Со смутным чувством Белинский перевел разговор:
– Странная судьба у нашей словесности, Николай Васильевич! Она украшает вашими произведениями страницы «Современника» и «Москвитянина» и лишает их «Отечественные записки».
– Помнится, вы уже писали мне о том в Москву. – Гоголь нахмурился. Не станет же он объяснять, как вырвал у него «Рим» немилосердный Погодин, как послал он «Портрет» Плетневу, отчаявшись получить от него хотя бы одно слово о судьбе «Мертвых душ». Как же можно упрекать человека, не зная всех обстоятельств?
– Не ставлю слишком высоко «Отечественные записки», – продолжал Белинский, – но не буду и умалять их. Скажу напрямки, Николаи Васильевич, это единственный журнал, на страницах которого звучит смелое слово.
– Только крайность могла заставить меня участвовать в журналах, – с неохотой отвечал Гоголь. – Ныне же скорее отрублю себе руку, чем поддамся даже крайности… Любопытно знать, однако, как судите вы о «Риме»? Я дорожу каждым мнением, тем более вашим. – Гоголь снова заметно оживился.
– Тогда не поставьте мне в упрек мои сомнения. Не могу я принять многое из того, что сказано в повести о Франции и Париже. А вам ли, зоркому путешественнику, не знать тамошней жизни!

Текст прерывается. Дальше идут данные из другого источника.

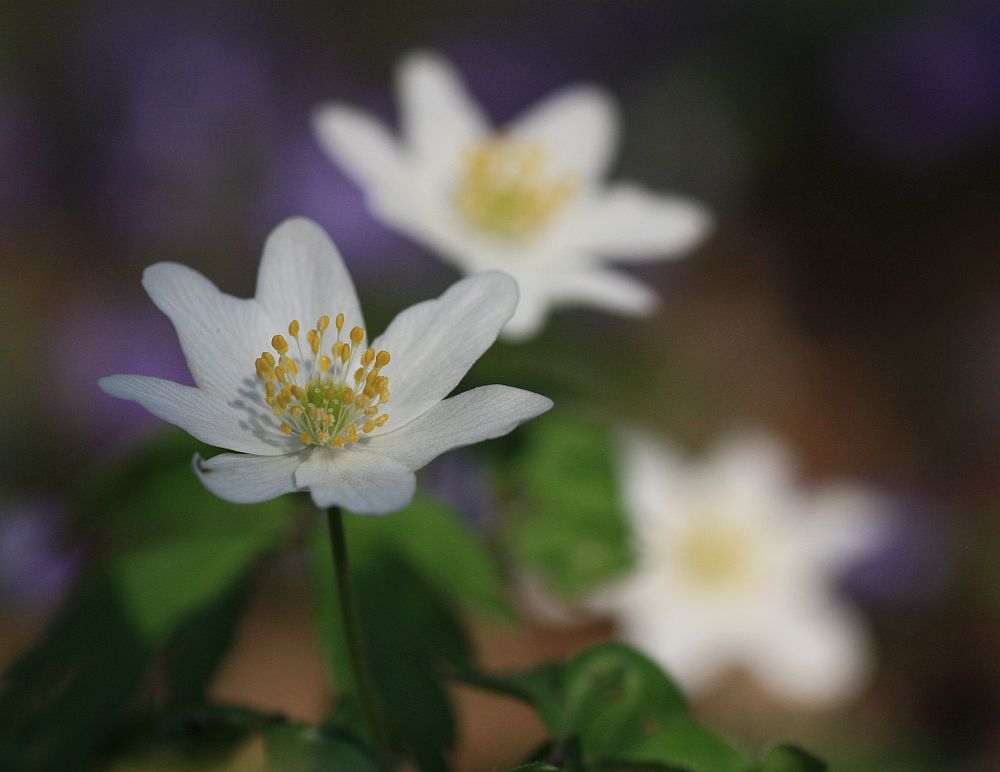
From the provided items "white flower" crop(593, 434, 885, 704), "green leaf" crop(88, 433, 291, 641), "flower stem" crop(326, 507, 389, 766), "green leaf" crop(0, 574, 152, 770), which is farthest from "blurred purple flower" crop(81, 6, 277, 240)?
"flower stem" crop(326, 507, 389, 766)

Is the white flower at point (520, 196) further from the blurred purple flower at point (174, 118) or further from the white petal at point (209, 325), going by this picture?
the blurred purple flower at point (174, 118)

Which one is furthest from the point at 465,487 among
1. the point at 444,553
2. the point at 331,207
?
the point at 331,207

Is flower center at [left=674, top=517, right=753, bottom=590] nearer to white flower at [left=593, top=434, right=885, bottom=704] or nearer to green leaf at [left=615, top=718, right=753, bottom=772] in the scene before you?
white flower at [left=593, top=434, right=885, bottom=704]

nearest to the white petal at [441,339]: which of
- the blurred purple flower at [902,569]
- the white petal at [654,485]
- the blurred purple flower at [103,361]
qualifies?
the white petal at [654,485]

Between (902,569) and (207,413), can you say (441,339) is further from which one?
(902,569)

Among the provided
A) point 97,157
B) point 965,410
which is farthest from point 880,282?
point 97,157

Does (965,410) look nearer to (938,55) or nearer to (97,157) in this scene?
(938,55)

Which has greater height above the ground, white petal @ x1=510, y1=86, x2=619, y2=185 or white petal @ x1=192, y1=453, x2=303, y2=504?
white petal @ x1=510, y1=86, x2=619, y2=185
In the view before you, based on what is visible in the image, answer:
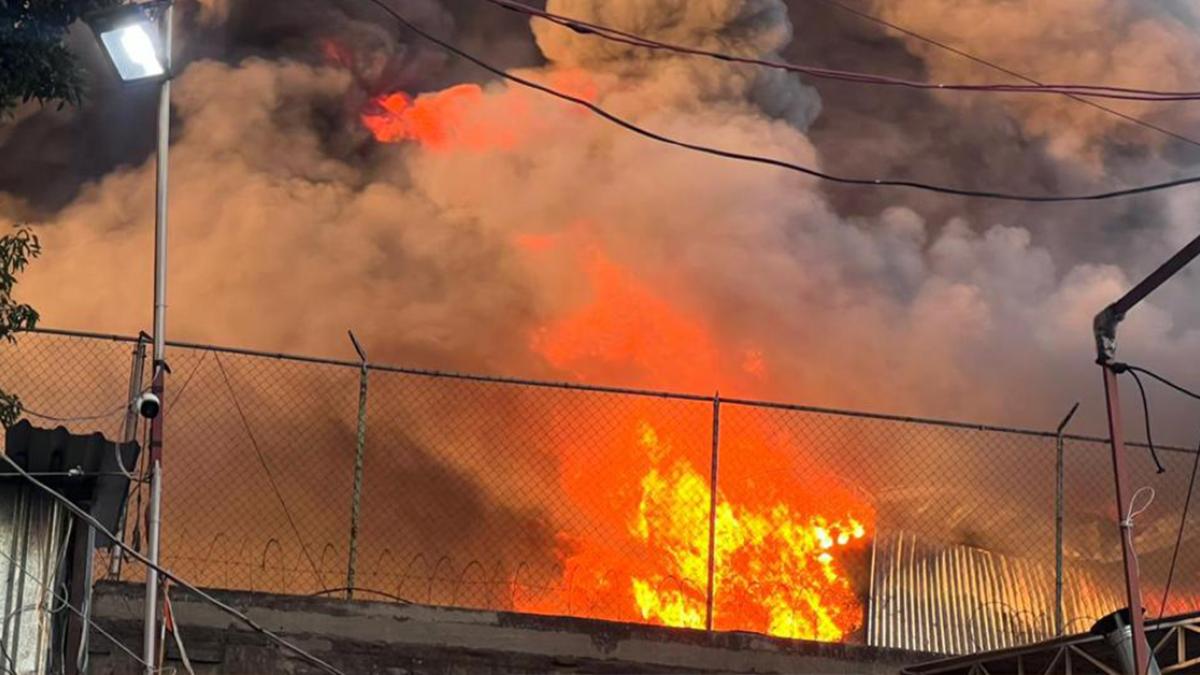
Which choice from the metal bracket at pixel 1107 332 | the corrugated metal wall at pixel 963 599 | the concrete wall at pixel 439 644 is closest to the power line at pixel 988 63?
the corrugated metal wall at pixel 963 599

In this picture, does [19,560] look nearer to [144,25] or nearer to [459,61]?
[144,25]

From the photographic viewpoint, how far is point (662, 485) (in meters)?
15.2

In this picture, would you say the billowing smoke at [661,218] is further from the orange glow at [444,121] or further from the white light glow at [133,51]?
the white light glow at [133,51]

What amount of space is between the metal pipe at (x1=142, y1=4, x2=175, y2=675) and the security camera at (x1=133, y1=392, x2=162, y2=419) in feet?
0.45

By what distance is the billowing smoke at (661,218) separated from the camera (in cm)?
1684

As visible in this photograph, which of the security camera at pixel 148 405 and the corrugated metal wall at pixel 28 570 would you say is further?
the corrugated metal wall at pixel 28 570

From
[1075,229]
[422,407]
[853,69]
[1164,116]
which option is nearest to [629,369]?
[422,407]

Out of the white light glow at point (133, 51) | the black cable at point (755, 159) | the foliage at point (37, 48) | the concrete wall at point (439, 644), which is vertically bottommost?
the concrete wall at point (439, 644)

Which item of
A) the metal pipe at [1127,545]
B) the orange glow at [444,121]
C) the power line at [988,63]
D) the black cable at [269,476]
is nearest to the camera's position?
the metal pipe at [1127,545]

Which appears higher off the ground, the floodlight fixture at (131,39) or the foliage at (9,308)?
the floodlight fixture at (131,39)

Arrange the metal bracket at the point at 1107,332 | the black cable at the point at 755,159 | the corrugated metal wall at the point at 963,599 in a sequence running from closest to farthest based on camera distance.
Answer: the metal bracket at the point at 1107,332, the black cable at the point at 755,159, the corrugated metal wall at the point at 963,599

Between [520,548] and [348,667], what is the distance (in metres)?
5.37

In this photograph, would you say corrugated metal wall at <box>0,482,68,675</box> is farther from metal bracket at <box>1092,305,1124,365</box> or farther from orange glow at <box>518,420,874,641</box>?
metal bracket at <box>1092,305,1124,365</box>

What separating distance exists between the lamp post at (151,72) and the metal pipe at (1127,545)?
20.7ft
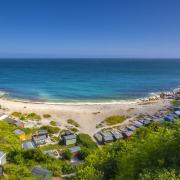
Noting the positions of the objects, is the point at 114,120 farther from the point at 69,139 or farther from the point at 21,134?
the point at 21,134

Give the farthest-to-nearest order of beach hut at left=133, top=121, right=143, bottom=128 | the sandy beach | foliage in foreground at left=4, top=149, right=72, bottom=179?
the sandy beach, beach hut at left=133, top=121, right=143, bottom=128, foliage in foreground at left=4, top=149, right=72, bottom=179

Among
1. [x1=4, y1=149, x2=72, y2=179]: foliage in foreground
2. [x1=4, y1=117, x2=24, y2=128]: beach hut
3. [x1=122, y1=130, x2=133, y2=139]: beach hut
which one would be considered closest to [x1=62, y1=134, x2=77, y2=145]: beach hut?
[x1=4, y1=149, x2=72, y2=179]: foliage in foreground

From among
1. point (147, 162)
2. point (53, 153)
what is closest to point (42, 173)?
point (53, 153)

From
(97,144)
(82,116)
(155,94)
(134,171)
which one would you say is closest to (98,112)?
(82,116)

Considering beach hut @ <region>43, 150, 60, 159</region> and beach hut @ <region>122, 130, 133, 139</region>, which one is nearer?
beach hut @ <region>43, 150, 60, 159</region>

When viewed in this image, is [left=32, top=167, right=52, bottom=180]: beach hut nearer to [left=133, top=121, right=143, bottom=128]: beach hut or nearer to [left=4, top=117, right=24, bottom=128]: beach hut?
[left=4, top=117, right=24, bottom=128]: beach hut

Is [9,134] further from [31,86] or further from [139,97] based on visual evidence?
[31,86]
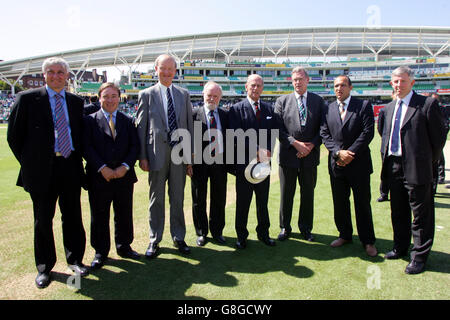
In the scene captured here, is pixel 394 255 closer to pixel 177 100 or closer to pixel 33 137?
pixel 177 100

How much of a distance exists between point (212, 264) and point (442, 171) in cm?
682

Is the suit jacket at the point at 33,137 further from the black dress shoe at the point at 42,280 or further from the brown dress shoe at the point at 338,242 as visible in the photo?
the brown dress shoe at the point at 338,242

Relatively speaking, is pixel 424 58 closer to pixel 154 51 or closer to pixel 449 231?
pixel 154 51

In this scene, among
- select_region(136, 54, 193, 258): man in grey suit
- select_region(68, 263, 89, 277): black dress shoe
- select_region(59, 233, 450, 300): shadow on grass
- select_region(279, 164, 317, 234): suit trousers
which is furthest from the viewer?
select_region(279, 164, 317, 234): suit trousers

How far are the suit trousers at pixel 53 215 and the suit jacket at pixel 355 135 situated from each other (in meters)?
3.21

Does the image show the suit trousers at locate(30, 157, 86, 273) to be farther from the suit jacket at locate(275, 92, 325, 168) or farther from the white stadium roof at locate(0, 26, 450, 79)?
the white stadium roof at locate(0, 26, 450, 79)

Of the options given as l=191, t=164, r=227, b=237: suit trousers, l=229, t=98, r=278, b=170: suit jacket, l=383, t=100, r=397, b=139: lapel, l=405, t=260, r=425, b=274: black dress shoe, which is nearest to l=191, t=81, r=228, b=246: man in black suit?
l=191, t=164, r=227, b=237: suit trousers

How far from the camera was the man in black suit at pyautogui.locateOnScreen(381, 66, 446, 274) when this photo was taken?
10.9ft

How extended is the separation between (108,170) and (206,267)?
160 centimetres

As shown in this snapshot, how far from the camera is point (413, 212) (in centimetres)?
339

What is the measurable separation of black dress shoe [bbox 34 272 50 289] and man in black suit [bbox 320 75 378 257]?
3.38 meters

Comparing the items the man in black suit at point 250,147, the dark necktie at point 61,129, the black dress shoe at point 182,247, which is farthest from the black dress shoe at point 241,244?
the dark necktie at point 61,129

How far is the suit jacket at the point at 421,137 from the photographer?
10.9 ft

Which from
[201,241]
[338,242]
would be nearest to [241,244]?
[201,241]
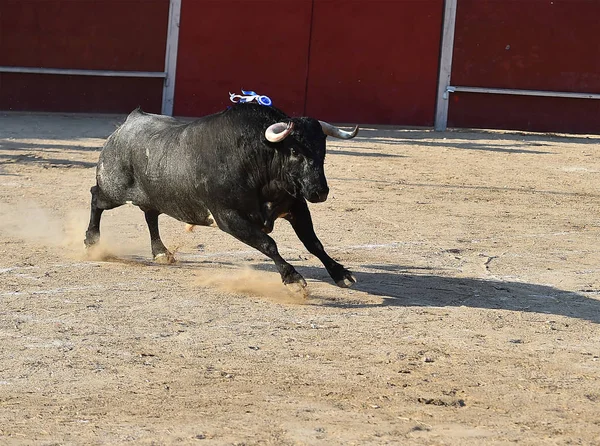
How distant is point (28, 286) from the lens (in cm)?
552

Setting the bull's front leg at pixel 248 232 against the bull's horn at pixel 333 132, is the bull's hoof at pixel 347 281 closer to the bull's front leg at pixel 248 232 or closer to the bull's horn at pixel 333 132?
the bull's front leg at pixel 248 232

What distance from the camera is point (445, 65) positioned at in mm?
13805

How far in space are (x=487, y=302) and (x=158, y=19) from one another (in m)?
8.73

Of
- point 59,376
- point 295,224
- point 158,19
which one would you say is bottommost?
point 59,376

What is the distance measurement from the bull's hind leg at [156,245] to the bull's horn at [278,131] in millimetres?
1157

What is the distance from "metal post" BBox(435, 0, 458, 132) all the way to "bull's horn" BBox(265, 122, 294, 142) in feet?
28.3

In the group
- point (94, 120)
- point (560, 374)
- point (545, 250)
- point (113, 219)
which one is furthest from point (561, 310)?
point (94, 120)

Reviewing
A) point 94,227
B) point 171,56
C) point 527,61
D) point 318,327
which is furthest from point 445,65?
point 318,327

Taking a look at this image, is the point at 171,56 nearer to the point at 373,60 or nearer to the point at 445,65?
the point at 373,60

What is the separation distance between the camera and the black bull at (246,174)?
214 inches

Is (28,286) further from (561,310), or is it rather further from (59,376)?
(561,310)

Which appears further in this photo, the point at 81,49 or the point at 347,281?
the point at 81,49

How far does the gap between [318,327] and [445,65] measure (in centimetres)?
936

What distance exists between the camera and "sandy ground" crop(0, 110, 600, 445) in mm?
3682
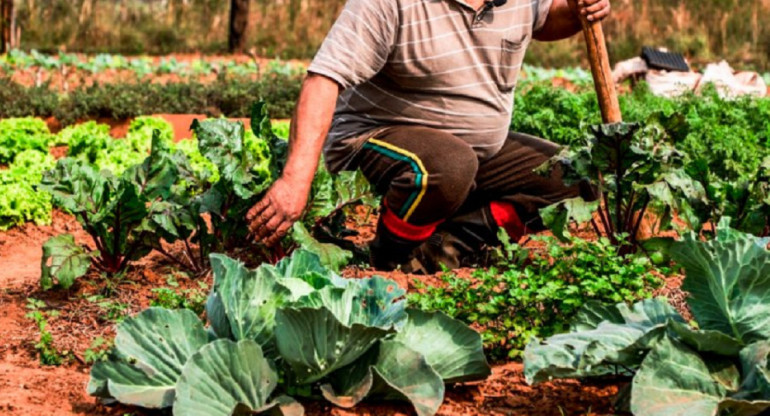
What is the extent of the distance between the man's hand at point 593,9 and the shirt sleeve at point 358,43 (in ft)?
2.63

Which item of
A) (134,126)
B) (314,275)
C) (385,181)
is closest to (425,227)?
(385,181)

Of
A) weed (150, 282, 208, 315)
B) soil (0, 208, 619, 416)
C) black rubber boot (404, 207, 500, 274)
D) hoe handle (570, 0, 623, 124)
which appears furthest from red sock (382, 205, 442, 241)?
weed (150, 282, 208, 315)

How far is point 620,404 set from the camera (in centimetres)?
291

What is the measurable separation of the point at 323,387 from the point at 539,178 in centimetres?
236

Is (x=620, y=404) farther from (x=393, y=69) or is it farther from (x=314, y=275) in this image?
(x=393, y=69)

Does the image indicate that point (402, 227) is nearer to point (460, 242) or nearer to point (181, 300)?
point (460, 242)

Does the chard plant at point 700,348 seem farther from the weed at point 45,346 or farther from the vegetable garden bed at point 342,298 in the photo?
the weed at point 45,346

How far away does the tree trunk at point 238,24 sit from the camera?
15.8 metres

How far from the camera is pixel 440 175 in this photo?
463 centimetres

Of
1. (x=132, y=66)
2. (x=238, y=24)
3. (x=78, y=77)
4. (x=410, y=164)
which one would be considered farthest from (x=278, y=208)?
(x=238, y=24)

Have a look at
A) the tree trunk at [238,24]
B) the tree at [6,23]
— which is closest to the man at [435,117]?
the tree at [6,23]

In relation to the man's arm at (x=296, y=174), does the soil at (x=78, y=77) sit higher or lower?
lower

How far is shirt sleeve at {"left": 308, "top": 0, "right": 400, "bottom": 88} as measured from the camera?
4.29 m

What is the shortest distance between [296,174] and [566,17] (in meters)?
1.59
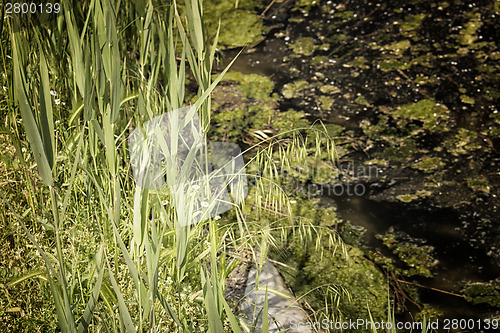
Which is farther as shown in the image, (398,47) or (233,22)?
(233,22)

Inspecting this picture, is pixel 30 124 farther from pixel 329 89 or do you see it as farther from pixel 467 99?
A: pixel 467 99

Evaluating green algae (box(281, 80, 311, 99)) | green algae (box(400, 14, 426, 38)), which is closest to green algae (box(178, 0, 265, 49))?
green algae (box(281, 80, 311, 99))

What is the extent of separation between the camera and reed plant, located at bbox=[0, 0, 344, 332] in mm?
829

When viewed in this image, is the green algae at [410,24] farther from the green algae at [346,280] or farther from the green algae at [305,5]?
the green algae at [346,280]

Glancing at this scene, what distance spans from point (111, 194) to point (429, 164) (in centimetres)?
146

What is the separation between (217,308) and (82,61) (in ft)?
2.07

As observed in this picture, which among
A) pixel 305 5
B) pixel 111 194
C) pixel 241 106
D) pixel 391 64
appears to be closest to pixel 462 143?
Result: pixel 391 64

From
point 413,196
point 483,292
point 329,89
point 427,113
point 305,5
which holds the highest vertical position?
point 305,5

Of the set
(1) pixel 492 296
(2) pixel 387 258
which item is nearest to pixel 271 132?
(2) pixel 387 258

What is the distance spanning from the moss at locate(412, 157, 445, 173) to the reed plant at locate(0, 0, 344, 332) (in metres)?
0.85

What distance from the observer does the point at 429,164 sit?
79.1 inches

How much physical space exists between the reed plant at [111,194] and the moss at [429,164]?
0.85m

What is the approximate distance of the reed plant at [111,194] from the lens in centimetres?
83

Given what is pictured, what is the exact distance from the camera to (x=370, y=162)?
205cm
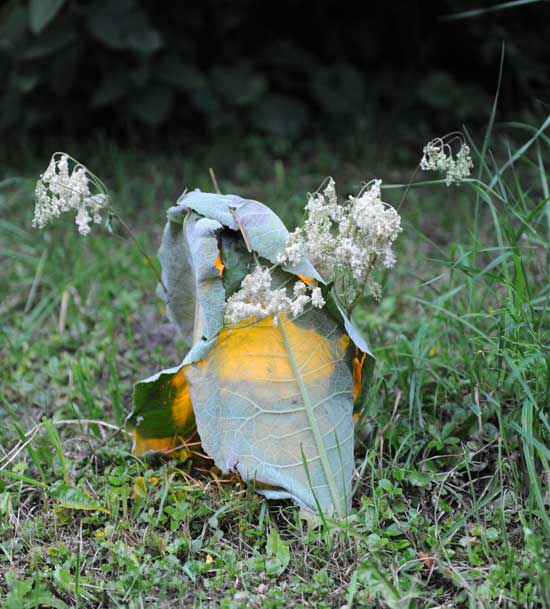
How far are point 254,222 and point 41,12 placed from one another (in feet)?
7.63

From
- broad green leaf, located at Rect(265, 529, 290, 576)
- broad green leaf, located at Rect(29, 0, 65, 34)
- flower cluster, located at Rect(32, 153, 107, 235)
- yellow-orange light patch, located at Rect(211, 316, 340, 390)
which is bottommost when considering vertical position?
broad green leaf, located at Rect(265, 529, 290, 576)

Гоголь поднял глаза, но ничего не сказал.
– Так неужели же, – продолжал Белинский, – во Франции можно увидеть только намеки на мысль и отсутствие самих мыслей, полустрасти – вместо страстей, страшную пустоту в сердцах и, наконец, отсутствие, как сказано у вас, величественно-степенной идеи? Я помню каждую строку и знаю, что ничего не исказил. Неужто же Францию со всем величием идей, рожденных в бурях революции, должно упрекать в том, что идеи эти отличаются стремительным развитием на благо человечеству? Можно ли, – воскликнул Белинский с горечью, – великую страну с великим прошлым уподобить, как написано в «Риме», легкому водевилю или блестящей виньетке?!
– Напомню вам, – Гоголь, вопреки обыкновению, не уклонился от спора, – что к этому выводу приходит в «Риме» итальянский князь после знакомства с Парижем. Автор повести за него не отвечает.
– Полноте, Николай Васильевич! Ваше сочувствие этим мыслям не ускользнет от читателя. Иначе автор нашел бы способ опровергнуть своего героя. Не вы ли, знакомя нас с героями «Мертвых душ», не боитесь произнести над ними приговор?
– Стало быть, был я прельщен гордыней, – отвечал Гоголь с неожиданным воодушевлением. – Есть только один судья небесный для всех и каждого из нас, – Гоголь поднял руку, словно призывая в свидетели небесного судью.